▶ [Task to carry out]: Output the records as a JSON list of strings, one per line, starting at the line that contains "What amount of" and ending at the last line of the records. Leave out blank lines and the pictures.

------ Supplied records

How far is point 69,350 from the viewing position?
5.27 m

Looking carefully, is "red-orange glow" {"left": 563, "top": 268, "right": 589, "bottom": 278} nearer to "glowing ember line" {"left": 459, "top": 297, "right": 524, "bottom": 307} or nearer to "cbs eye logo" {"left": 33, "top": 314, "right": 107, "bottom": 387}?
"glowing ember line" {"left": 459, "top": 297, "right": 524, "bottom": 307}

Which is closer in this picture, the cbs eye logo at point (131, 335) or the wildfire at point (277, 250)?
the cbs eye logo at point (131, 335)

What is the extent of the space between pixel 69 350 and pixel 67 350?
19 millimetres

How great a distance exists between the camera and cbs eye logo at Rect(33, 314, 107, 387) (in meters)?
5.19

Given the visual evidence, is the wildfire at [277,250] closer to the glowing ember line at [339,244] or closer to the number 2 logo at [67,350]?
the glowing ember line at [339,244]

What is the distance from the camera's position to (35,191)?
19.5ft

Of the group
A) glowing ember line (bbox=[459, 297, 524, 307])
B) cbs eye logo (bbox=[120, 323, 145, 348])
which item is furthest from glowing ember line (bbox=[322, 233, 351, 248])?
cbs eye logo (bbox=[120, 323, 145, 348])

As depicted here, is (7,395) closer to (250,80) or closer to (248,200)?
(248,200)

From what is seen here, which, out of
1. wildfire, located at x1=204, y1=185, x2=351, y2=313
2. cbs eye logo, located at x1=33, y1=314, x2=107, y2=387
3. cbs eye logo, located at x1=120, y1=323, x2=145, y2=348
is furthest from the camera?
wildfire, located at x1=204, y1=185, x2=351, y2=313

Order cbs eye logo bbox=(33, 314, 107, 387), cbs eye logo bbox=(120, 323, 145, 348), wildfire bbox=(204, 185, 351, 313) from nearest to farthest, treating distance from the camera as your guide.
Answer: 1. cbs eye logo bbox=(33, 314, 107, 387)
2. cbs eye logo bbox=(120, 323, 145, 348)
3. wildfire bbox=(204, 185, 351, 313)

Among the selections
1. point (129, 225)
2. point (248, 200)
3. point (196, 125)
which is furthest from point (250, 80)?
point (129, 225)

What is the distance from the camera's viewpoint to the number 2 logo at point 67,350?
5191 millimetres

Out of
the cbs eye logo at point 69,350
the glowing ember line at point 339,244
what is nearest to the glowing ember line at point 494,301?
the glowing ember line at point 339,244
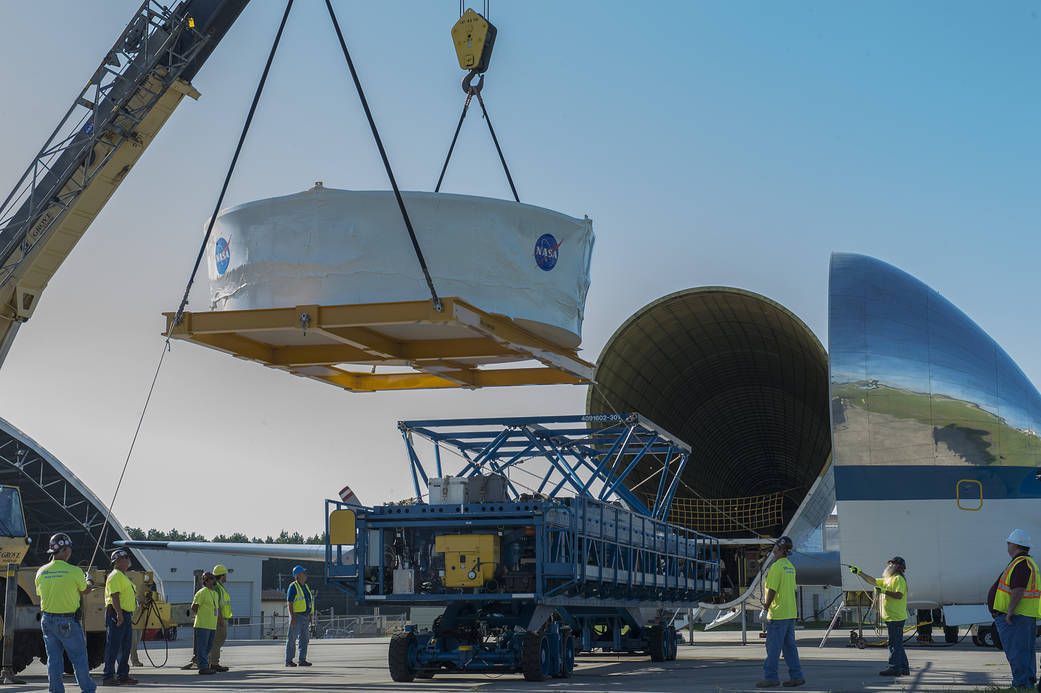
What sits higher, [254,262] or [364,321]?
[254,262]

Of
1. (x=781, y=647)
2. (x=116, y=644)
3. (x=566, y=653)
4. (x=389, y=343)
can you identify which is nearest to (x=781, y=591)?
(x=781, y=647)

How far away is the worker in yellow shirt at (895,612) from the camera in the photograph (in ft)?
42.8

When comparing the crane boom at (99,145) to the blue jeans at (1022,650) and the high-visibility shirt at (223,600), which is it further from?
the blue jeans at (1022,650)

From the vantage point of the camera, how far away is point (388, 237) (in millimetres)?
10883

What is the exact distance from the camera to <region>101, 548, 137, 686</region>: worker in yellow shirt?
12867mm

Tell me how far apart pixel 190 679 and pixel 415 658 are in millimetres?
3116

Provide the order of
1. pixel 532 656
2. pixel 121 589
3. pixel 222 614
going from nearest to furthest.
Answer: pixel 532 656 → pixel 121 589 → pixel 222 614

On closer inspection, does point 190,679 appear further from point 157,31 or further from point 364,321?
point 157,31

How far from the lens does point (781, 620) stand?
1160 cm

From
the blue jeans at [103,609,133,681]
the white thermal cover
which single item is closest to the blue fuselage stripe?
the white thermal cover

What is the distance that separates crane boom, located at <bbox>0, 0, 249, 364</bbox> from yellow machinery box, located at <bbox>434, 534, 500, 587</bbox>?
29.6ft

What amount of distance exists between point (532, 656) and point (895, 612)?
185 inches

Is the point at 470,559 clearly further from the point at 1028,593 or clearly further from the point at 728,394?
the point at 728,394

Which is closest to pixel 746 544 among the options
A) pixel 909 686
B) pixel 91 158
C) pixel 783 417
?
pixel 783 417
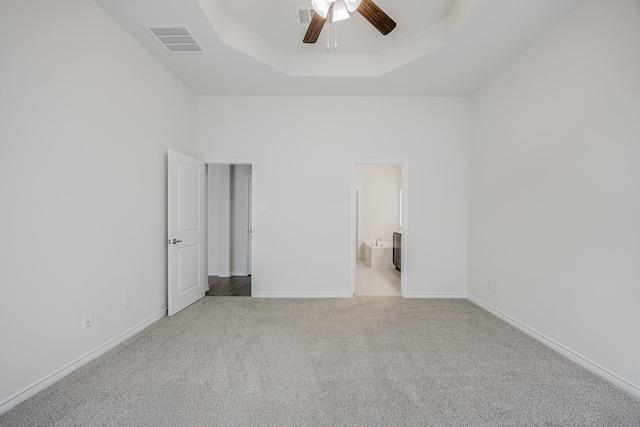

------------

▶ [Worked solution]:
[
  "What amount of distance exists between point (532, 656) and point (895, 612)?",
  "185 inches",
  "Is the point at 470,559 clearly further from the point at 1028,593 or clearly further from the point at 728,394?",
  "the point at 728,394",
  "Which is closest to pixel 746 544 among the options",
  "A) pixel 909 686",
  "B) pixel 91 158",
  "C) pixel 783 417",
  "?",
  "pixel 783 417"
]